(Task goal):
Retype the entries below word for word, leaving out every picture.

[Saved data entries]
******

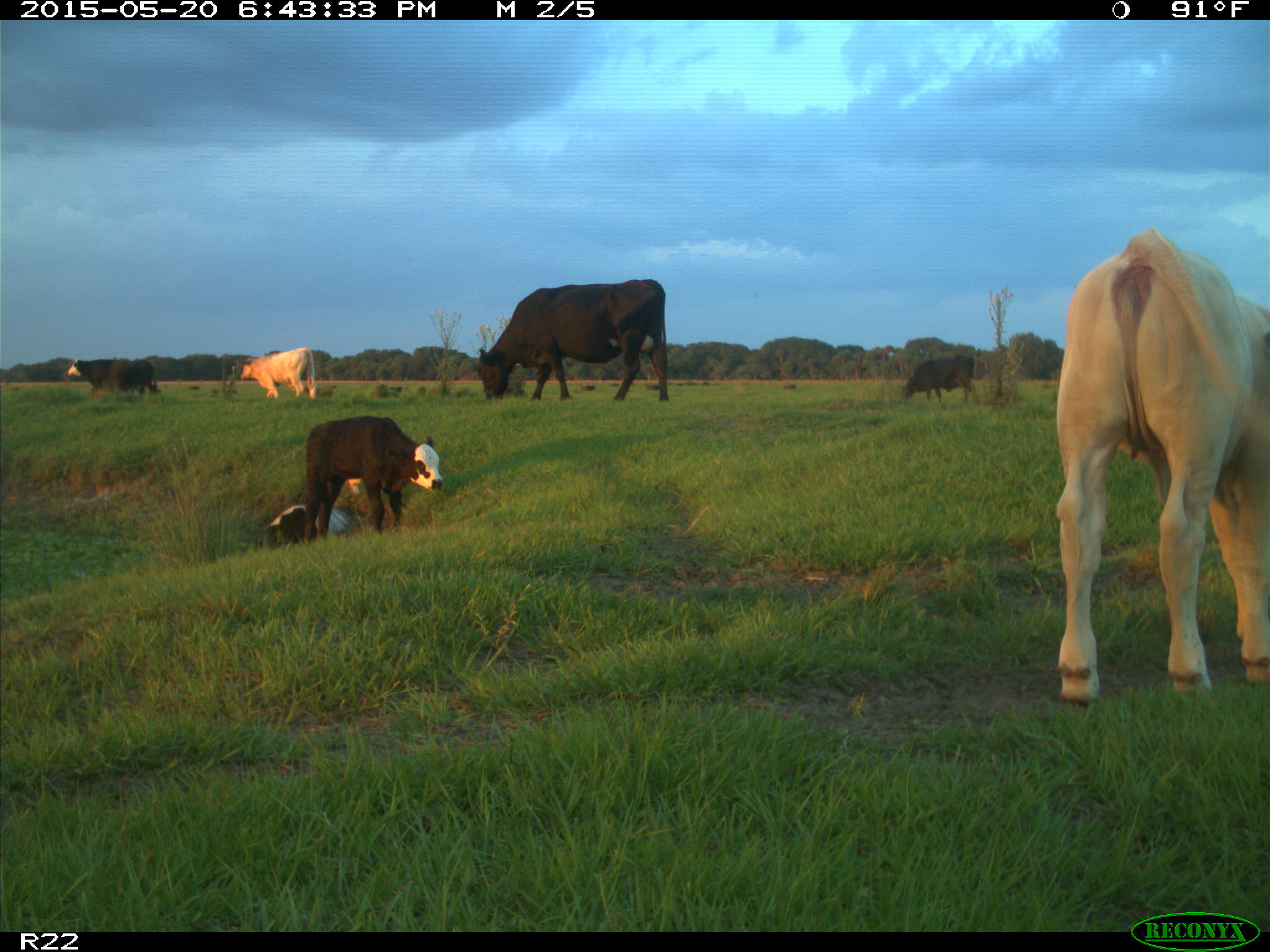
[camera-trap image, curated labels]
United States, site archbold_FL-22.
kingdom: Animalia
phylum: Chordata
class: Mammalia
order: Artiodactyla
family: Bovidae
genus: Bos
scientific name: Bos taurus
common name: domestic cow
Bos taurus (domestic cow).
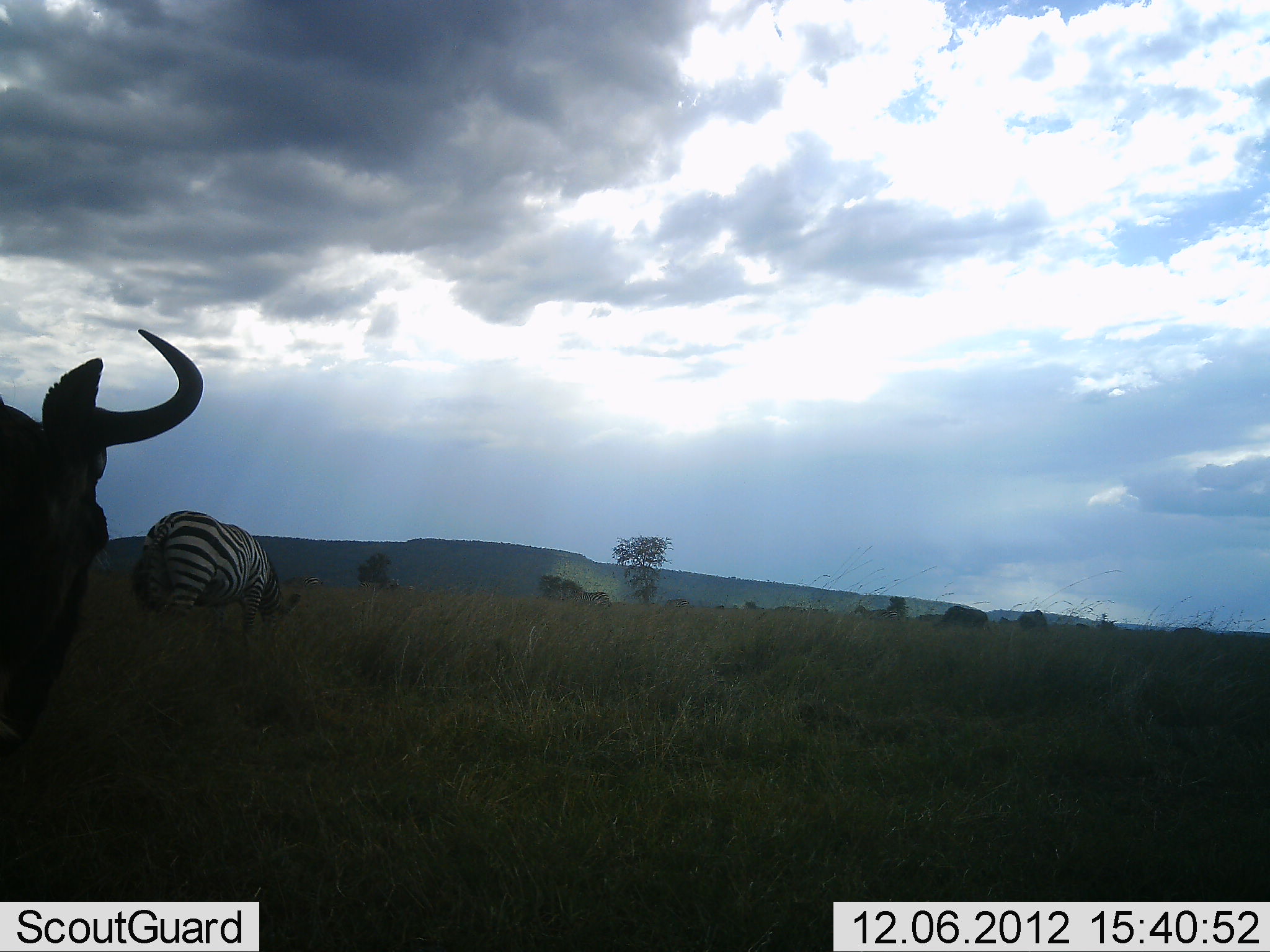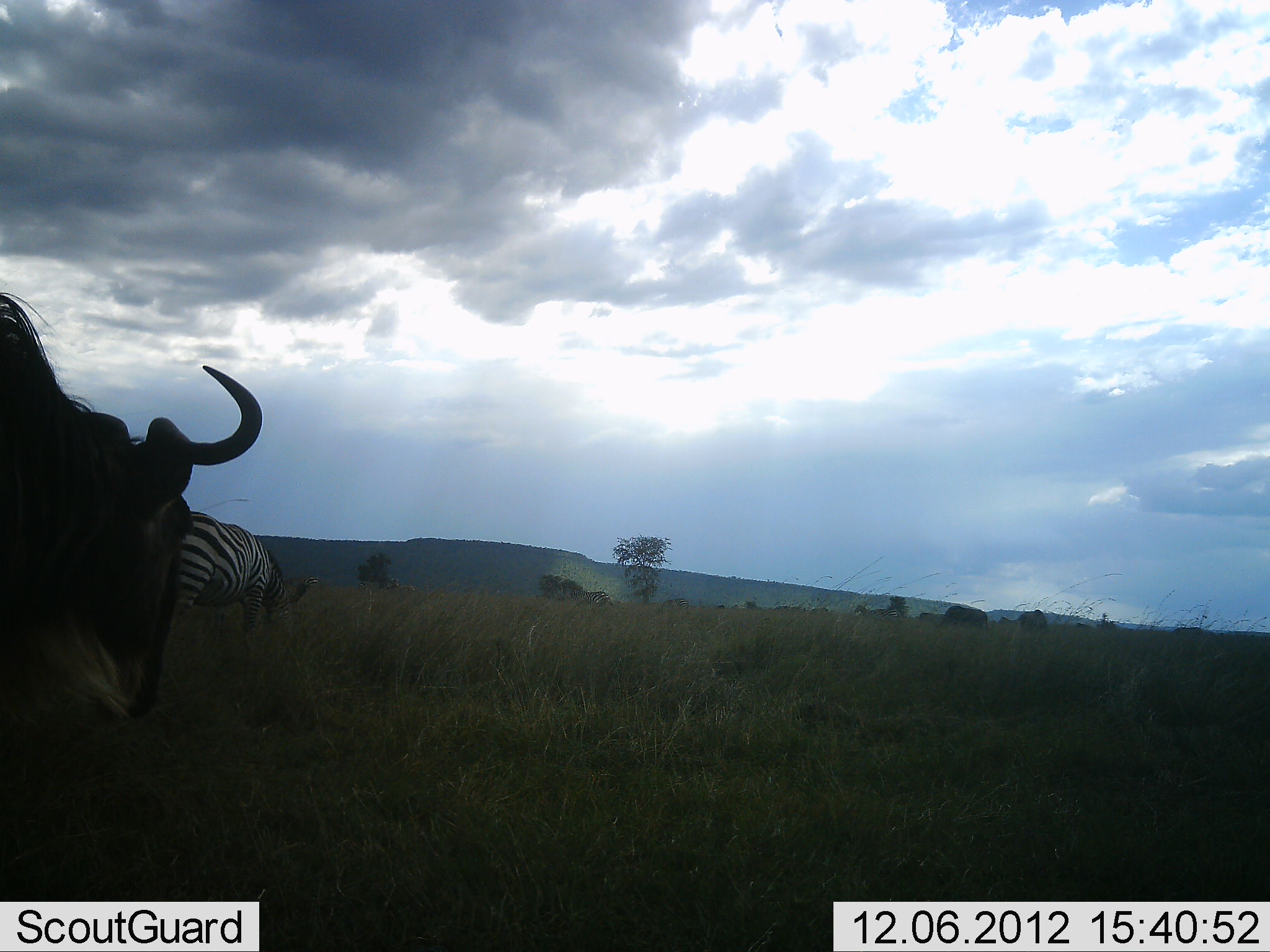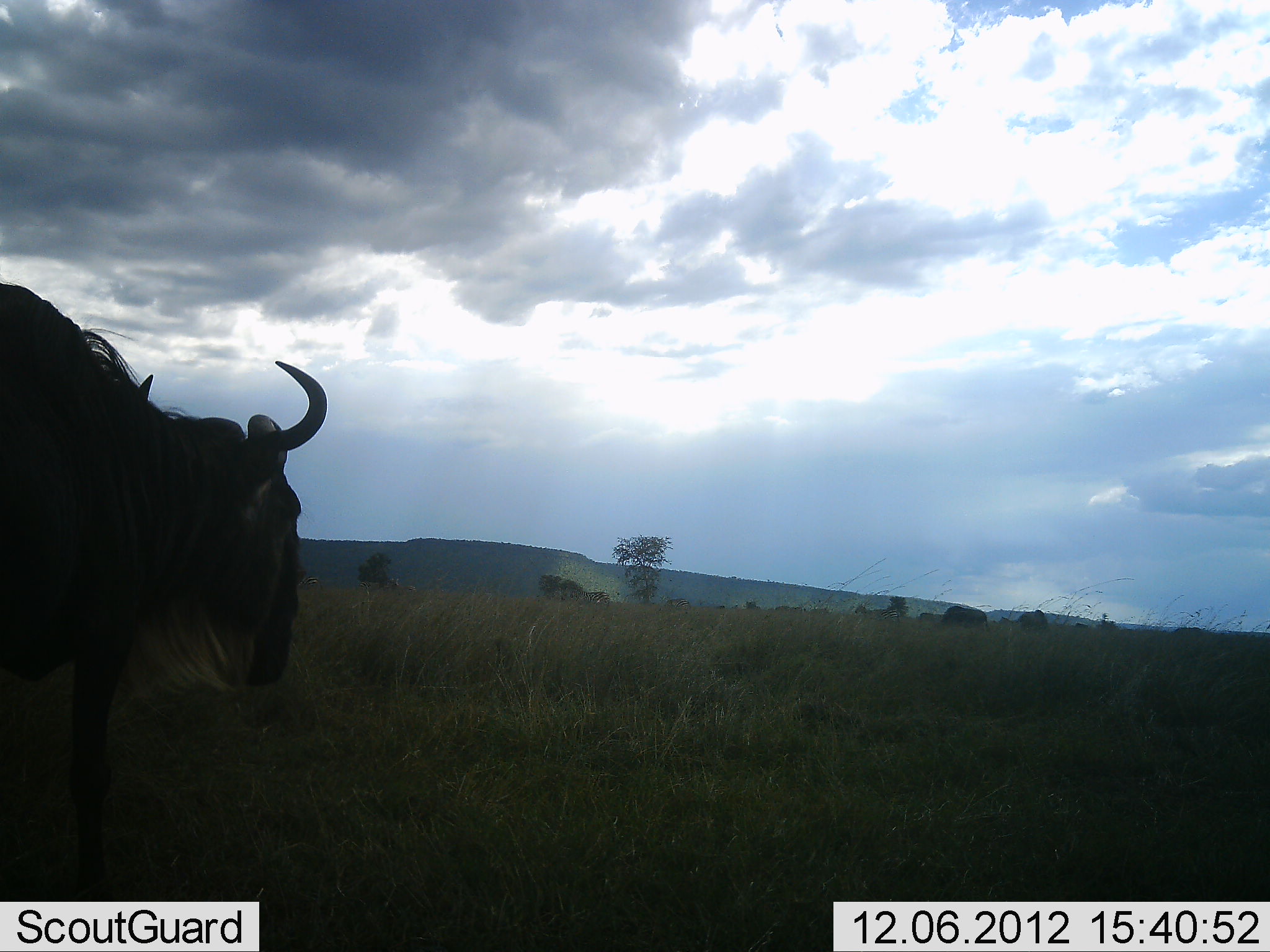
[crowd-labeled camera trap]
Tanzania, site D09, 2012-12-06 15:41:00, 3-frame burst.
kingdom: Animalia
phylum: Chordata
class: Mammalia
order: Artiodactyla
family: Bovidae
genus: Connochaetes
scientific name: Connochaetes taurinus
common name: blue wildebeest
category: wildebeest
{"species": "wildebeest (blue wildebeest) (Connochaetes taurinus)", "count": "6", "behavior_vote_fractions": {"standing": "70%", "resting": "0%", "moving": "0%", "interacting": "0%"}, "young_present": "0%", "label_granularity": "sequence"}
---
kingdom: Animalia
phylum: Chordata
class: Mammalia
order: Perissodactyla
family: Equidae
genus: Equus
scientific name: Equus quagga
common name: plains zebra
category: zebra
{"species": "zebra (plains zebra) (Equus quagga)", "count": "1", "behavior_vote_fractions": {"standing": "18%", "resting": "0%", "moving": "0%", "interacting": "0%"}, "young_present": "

******

(Written response):
[camera-trap image, curated labels]
United States, site archbold_FL-22.
kingdom: Animalia
phylum: Chordata
class: Mammalia
order: Artiodactyla
family: Bovidae
genus: Bos
scientific name: Bos taurus
common name: domestic cow
Bos taurus (domestic cow).
[crowd-labeled camera trap]
Tanzania, site D09, 2012-12-06 15:41:00, 3-frame burst.
kingdom: Animalia
phylum: Chordata
class: Mammalia
order: Artiodactyla
family: Bovidae
genus: Connochaetes
scientific name: Connochaetes taurinus
common name: blue wildebeest
category: wildebeest
{"species": "wildebeest (blue wildebeest) (Connochaetes taurinus)", "count": "6", "behavior_vote_fractions": {"standing": "70%", "resting": "0%", "moving": "0%", "interacting": "0%"}, "young_present": "0%", "label_granularity": "sequence"}
---
kingdom: Animalia
phylum: Chordata
class: Mammalia
order: Perissodactyla
family: Equidae
genus: Equus
scientific name: Equus quagga
common name: plains zebra
category: zebra
{"species": "zebra (plains zebra) (Equus quagga)", "count": "1", "behavior_vote_fractions": {"standing": "18%", "resting": "0%", "moving": "0%", "interacting": "0%"}, "young_present": "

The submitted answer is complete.